--- start ---

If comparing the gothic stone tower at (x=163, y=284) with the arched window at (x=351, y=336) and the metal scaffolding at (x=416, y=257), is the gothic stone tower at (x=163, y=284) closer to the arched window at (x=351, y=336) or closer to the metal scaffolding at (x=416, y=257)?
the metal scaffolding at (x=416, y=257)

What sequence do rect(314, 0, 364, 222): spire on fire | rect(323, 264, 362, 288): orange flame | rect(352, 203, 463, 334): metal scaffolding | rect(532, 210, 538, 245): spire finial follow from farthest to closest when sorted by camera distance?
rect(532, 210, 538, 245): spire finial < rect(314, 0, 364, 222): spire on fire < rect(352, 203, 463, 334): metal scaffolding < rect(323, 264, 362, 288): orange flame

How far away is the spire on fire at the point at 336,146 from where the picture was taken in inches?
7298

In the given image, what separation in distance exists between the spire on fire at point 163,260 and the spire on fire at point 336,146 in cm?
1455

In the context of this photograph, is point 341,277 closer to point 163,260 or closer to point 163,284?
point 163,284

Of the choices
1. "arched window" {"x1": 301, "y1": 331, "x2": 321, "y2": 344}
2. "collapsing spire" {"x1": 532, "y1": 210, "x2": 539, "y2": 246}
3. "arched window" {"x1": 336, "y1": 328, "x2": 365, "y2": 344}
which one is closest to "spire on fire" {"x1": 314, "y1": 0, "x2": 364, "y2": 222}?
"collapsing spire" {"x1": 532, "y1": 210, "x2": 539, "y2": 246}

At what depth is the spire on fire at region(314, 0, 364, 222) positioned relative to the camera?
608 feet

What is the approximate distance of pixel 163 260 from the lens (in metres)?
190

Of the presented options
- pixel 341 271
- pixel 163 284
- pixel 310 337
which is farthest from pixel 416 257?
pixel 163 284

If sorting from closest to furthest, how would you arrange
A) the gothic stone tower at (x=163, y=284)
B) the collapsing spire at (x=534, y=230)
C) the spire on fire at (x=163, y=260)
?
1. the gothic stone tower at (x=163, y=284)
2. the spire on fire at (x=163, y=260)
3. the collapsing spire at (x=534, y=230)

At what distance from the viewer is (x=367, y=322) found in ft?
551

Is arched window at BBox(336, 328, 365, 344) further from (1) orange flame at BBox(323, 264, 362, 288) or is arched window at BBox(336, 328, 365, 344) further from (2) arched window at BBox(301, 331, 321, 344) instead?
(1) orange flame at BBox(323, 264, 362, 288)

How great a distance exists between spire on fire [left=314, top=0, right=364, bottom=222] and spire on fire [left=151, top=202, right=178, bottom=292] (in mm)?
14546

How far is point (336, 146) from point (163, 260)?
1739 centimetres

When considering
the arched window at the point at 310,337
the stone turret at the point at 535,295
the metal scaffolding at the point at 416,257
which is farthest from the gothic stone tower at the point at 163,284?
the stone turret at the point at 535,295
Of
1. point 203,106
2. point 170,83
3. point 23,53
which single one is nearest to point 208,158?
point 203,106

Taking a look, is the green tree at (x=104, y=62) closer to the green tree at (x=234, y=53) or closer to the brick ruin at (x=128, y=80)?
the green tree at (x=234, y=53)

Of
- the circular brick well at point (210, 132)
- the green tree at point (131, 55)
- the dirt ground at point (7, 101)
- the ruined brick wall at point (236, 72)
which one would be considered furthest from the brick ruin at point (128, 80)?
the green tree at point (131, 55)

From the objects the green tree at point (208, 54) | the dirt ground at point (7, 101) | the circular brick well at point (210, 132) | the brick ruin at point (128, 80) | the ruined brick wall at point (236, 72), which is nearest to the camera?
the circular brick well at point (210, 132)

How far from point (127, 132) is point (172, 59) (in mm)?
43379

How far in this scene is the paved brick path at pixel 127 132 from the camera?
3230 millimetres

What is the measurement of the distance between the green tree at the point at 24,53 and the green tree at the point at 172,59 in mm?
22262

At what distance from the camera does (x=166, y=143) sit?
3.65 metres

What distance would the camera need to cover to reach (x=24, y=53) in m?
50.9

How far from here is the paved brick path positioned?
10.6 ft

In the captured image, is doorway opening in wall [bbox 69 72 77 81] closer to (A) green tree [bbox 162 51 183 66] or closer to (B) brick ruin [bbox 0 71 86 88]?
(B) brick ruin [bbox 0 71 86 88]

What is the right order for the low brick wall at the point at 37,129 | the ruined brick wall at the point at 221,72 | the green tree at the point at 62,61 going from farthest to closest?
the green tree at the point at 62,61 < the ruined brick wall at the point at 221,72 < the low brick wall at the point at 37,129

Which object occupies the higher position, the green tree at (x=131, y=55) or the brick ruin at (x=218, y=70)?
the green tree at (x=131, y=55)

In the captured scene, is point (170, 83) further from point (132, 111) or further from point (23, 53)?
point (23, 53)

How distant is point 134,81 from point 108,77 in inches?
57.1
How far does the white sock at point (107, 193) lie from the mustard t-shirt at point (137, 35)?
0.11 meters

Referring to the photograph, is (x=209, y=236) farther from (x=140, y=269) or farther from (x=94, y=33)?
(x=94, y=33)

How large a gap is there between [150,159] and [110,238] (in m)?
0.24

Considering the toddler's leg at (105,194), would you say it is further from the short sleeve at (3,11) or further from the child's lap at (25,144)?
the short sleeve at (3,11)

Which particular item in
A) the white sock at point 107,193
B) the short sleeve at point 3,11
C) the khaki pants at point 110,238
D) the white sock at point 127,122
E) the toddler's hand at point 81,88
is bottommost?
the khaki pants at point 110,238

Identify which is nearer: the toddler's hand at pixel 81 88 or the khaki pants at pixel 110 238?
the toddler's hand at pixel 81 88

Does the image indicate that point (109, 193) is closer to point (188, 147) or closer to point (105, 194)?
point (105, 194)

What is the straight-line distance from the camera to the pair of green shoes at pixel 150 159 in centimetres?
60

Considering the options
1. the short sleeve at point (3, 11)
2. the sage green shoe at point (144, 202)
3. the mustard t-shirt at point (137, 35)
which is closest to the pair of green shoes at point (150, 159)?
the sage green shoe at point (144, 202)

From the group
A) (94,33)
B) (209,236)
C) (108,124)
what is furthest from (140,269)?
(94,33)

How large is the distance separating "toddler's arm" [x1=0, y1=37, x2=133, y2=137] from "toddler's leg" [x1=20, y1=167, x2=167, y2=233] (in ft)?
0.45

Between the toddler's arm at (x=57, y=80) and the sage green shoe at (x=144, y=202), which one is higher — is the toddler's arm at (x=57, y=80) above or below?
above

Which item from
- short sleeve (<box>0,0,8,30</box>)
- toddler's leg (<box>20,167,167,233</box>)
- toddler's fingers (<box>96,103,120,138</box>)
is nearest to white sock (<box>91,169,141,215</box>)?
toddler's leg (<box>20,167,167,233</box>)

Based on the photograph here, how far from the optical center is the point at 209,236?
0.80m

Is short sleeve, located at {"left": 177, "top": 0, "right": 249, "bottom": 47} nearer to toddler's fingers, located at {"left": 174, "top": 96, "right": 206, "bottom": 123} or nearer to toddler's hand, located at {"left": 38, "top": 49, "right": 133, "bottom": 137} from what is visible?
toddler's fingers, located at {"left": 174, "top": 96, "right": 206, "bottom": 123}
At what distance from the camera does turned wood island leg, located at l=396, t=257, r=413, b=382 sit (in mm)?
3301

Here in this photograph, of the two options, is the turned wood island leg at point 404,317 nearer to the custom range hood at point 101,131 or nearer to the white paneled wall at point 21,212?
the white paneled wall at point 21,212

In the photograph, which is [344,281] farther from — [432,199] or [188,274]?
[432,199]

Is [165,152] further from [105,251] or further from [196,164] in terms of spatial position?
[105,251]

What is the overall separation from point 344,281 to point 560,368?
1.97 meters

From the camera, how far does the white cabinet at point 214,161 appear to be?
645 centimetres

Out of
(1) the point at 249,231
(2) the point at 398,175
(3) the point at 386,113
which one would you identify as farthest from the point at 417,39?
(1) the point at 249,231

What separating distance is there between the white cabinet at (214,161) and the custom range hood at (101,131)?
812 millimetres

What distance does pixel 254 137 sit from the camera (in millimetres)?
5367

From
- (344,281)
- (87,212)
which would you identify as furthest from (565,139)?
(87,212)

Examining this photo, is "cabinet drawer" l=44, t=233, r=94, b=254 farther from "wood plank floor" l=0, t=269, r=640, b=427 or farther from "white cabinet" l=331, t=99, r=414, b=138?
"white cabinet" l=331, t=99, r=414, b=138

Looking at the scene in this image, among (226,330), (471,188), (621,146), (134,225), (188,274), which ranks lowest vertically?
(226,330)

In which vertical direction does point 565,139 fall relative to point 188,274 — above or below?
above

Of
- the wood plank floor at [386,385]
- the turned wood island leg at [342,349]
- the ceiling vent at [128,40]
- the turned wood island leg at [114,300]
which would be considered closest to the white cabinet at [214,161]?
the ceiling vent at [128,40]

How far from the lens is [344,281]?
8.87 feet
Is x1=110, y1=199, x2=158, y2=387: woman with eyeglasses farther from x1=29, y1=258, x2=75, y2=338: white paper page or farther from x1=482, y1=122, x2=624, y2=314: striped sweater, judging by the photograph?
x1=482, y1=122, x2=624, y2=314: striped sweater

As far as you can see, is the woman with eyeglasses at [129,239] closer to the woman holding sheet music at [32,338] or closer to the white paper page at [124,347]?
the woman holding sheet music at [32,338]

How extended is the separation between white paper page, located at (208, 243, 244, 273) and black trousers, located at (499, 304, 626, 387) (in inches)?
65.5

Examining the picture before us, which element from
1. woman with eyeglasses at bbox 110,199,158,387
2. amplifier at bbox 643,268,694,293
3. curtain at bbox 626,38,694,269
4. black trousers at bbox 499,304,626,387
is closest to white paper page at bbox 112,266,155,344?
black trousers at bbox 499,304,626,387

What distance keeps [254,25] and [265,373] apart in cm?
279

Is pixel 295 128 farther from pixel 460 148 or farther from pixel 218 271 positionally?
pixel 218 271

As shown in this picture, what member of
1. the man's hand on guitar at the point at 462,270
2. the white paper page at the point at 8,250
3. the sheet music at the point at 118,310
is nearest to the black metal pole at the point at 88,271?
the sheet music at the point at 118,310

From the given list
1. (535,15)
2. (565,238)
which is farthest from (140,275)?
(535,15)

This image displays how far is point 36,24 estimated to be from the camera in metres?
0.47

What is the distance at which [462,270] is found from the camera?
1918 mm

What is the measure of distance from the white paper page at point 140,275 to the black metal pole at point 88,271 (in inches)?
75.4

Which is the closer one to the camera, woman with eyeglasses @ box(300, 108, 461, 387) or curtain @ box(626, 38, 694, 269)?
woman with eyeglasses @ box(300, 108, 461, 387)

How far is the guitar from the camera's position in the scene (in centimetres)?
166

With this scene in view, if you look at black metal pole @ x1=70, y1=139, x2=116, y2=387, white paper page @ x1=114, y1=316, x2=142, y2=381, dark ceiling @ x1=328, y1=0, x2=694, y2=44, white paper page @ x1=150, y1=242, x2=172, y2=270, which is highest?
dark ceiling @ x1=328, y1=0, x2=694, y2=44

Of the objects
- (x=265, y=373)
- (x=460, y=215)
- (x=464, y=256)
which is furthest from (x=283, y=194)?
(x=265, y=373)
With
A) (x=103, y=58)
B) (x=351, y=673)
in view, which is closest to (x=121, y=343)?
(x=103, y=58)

--- end ---

▶ Exercise: Copy the rows starting at the line containing "In the photograph, which" and ending at the line containing "1.97 meters", both ends included. Keep the requests as they are, but in each answer multiply every number (the point coordinates and the distance) by 0.95 and round it to the same number of decimals it had, rounding halves up.

▶ Reply to the task:
In the photograph, which is [344,281] farther from — [432,199] or [188,274]?
[410,189]

Is [165,152] further from [105,251] or further from [196,164] in terms of spatial position?
[100,238]

What is the overall separation from point 344,281 to point 560,368?
1.87 meters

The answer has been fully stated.